-- Begin Data --
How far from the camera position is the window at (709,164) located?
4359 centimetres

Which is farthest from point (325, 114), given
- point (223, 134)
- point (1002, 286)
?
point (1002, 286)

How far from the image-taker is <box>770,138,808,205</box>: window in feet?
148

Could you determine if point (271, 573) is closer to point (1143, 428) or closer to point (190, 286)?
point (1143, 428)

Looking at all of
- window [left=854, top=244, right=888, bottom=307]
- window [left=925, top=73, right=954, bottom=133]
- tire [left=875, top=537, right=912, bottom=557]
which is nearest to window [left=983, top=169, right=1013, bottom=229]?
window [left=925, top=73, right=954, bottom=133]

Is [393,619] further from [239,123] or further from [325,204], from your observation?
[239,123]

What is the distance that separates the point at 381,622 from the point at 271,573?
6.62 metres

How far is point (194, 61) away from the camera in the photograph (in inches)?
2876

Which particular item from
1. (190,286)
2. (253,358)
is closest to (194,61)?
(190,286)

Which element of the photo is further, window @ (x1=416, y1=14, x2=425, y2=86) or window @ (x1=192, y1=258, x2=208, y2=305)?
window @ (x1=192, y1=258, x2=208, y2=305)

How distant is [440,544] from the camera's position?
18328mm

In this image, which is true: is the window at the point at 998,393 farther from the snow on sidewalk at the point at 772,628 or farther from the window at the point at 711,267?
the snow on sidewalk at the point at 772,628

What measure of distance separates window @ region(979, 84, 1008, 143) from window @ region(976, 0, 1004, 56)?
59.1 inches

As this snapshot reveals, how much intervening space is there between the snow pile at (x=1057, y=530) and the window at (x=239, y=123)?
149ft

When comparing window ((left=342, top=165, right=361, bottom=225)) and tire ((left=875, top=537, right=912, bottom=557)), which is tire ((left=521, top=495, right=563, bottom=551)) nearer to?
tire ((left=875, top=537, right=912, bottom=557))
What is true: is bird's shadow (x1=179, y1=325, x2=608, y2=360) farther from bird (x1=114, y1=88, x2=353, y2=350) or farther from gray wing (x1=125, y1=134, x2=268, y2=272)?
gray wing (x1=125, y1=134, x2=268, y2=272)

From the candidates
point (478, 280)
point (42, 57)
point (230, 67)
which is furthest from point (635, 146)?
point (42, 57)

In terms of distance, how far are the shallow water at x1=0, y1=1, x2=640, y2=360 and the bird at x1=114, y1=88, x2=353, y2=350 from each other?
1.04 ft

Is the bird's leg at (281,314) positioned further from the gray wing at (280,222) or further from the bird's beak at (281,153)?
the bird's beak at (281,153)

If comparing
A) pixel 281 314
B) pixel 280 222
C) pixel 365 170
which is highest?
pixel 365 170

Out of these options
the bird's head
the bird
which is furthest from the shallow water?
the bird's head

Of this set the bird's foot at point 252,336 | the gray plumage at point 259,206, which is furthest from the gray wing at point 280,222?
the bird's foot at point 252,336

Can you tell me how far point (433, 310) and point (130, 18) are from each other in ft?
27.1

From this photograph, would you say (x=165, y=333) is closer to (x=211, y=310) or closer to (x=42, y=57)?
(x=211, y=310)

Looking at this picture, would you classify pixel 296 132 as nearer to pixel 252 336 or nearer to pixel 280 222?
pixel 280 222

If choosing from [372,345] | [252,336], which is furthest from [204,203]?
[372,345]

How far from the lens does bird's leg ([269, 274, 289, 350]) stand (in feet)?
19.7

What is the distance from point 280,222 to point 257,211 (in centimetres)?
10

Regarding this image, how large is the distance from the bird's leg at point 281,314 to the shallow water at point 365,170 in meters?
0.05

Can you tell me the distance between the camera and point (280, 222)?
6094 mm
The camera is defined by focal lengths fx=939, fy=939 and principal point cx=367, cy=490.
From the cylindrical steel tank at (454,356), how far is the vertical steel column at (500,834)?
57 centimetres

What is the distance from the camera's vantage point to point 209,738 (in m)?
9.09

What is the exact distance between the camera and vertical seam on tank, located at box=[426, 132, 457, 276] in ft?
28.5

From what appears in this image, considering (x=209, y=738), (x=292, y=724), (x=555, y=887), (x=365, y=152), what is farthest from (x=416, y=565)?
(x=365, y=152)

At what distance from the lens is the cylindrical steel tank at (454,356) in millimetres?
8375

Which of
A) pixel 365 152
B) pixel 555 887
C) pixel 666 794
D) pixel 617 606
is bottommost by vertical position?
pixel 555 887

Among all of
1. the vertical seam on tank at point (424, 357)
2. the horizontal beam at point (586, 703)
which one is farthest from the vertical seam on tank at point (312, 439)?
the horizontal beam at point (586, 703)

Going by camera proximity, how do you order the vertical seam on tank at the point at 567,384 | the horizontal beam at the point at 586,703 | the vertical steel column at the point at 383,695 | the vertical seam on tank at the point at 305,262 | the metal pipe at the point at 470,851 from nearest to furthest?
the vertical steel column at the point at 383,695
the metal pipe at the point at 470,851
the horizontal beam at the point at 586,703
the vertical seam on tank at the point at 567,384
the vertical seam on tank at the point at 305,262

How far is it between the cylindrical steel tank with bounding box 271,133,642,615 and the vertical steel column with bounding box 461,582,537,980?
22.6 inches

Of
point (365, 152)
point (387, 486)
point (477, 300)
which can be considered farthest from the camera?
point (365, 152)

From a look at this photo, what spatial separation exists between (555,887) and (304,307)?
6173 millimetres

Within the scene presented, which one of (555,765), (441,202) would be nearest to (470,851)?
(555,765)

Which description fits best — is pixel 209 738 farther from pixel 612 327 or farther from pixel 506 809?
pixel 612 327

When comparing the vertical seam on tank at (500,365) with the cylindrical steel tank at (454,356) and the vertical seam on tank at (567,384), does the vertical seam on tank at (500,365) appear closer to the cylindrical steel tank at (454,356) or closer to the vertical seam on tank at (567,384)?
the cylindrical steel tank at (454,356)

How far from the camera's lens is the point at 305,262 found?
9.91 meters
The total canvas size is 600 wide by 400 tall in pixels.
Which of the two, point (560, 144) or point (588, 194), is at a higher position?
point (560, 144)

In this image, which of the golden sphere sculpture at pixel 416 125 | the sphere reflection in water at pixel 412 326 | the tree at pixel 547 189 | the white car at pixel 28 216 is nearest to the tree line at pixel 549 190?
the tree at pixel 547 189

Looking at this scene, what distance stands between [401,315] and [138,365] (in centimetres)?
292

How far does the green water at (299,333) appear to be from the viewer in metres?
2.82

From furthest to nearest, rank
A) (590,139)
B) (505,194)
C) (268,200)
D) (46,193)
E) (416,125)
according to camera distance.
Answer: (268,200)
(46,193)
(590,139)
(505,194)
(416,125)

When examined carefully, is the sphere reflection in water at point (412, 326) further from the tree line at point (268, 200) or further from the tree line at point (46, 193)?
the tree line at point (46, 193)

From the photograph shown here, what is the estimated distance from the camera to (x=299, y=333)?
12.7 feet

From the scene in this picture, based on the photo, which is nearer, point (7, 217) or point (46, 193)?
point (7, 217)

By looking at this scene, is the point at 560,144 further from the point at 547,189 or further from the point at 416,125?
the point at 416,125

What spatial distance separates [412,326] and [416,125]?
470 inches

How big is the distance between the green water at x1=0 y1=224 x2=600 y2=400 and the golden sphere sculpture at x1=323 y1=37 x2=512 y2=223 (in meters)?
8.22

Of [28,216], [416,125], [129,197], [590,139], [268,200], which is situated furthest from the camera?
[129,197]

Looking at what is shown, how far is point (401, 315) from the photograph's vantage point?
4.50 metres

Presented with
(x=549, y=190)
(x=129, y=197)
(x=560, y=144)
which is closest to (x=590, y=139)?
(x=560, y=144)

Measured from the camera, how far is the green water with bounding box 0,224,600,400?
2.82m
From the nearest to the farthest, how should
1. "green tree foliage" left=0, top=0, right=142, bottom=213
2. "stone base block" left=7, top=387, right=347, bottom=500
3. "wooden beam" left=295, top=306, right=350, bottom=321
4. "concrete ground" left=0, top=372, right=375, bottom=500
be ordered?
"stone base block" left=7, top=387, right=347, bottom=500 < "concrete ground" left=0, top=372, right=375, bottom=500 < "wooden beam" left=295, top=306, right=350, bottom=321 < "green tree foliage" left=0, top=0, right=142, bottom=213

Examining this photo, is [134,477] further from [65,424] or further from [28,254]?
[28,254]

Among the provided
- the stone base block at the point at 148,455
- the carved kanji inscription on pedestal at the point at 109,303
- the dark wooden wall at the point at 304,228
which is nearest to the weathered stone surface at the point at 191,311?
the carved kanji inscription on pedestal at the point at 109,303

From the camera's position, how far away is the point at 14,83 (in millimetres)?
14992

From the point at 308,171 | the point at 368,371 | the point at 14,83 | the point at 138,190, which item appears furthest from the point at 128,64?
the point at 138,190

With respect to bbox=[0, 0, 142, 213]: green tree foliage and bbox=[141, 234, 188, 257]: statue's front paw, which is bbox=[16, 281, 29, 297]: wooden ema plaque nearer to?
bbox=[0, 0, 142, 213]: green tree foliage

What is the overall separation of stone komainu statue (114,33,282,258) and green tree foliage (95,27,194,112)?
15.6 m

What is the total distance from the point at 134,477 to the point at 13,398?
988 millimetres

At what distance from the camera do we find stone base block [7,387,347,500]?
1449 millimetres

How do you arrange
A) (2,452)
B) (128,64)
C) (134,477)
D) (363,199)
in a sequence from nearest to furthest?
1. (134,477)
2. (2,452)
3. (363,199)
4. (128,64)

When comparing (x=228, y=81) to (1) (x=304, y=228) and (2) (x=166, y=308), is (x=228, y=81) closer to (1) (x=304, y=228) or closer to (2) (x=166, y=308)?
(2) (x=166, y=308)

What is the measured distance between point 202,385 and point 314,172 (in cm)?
-- End Data --
* **What is expected**: Exactly reproduce the lines beginning with the one that contains "What is the overall" and ending with the last line of the material, both included. Leave out everything else.

* **Task output**:
What is the overall separation of stone komainu statue (114,33,282,258) and green tree foliage (95,27,194,112)?
15.6 m

What is the total distance from the point at 134,477 to the point at 13,398?
988 millimetres

At what distance from the camera do we find stone base block [7,387,347,500]?
1449 millimetres

How do you arrange
A) (2,452)
B) (128,64)
C) (134,477)
D) (363,199)
in a sequence from nearest to furthest?
1. (134,477)
2. (2,452)
3. (363,199)
4. (128,64)

When comparing (x=228, y=81) to (1) (x=304, y=228) and (2) (x=166, y=308), is (x=228, y=81) closer to (1) (x=304, y=228) or closer to (2) (x=166, y=308)?
(2) (x=166, y=308)

What is the measured distance between point 202,385 and point 314,172 (in cm)?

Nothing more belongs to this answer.